Compiling and Running Open-Source LLMs with MLC-LLM on an RTX 4090 Desktop

In my previous post, I wrote about building MLC-LLM from source with uv on Ubuntu 24.04 on my desktop machine. Once that environment was working, the next step was to actually compile models and run them locally.

This post is a memo-based walkthrough of the workflow I used to compile and run several open-source LLMs with MLC-LLM on the same desktop PC.

Test environment

I ran these steps on the following machine:

  • CPU: AMD Ryzen 9 7950X 16-Core Processor
  • GPU: NVIDIA RTX 4090
  • Memory: 64GB
  • Storage: 4TB SSD

I compiled the model libraries for the CUDA backend and ran them on the RTX 4090.

Models I tried

I tested the following models:

  • Qwen3-0.6B
  • llm-jp-3-440m-instruct3
  • llm-jp-3.1-1.8b-instruct4

For these models, I used the following conversation templates:

  • Qwen3-0.6Bqwen2
  • llm-jp-3-440m-instruct3llm-jp
  • llm-jp-3.1-1.8b-instruct4llm-jp

The conversation template should match the model family.

Prerequisite

This article assumes that mlc_llm is already built and installed.
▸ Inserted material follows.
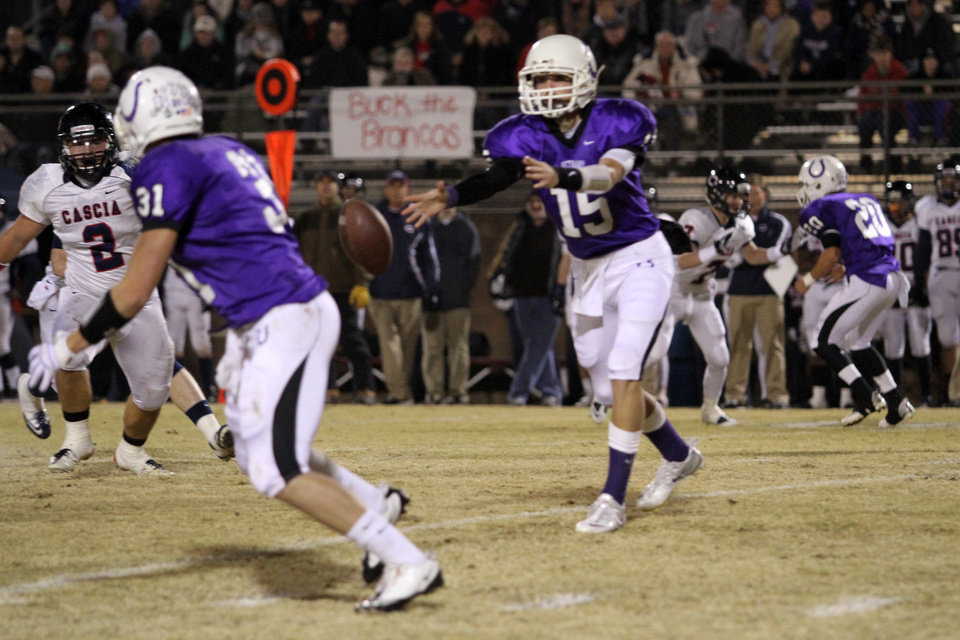 Photo - Bethany quarterback Ryley Clabom pitches the ball to Brett Gilstrap during the Class 3A quarterfinals between Bethany and Cascia Hall in Bethany, Friday, November 25, 2011. PHOTO BY HUGH SCOTT, FOR THE OKLAHOMAN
If not, see my earlier post first.

Overall workflow

The workflow I used was:

  1. download the original model from Hugging Face
  2. convert the model weights into MLC format
  3. generate the model config
  4. compile the model library for CUDA
  5. run the model with mlc_llm chat

I also kept everything under a local dist/ directory so that the downloaded model, converted artifacts, and compiled libraries were easy to track.

Directory layout

I used the following layout under ~/work:

  • dist/models/<model-name>/ for the original model files downloaded from Hugging Face
  • dist/<model-name>-<quantization>-MLC/ for converted weights and generated config
  • dist/libs/<model-name>-<quantization>-cuda.so for the compiled model library

Generic command sequence

The basic pattern looked like this:

cd ~/work
mkdir -p dist/models
mkdir -p dist/libs

export MODEL_REPO="<publisher>/<model-repo>"
export TARGET_MODEL_NAME="<model-name>"
export QUANTIZATION_TYPE="q4f16_1"
export CONV_TEMPLATE="<conversation-template>"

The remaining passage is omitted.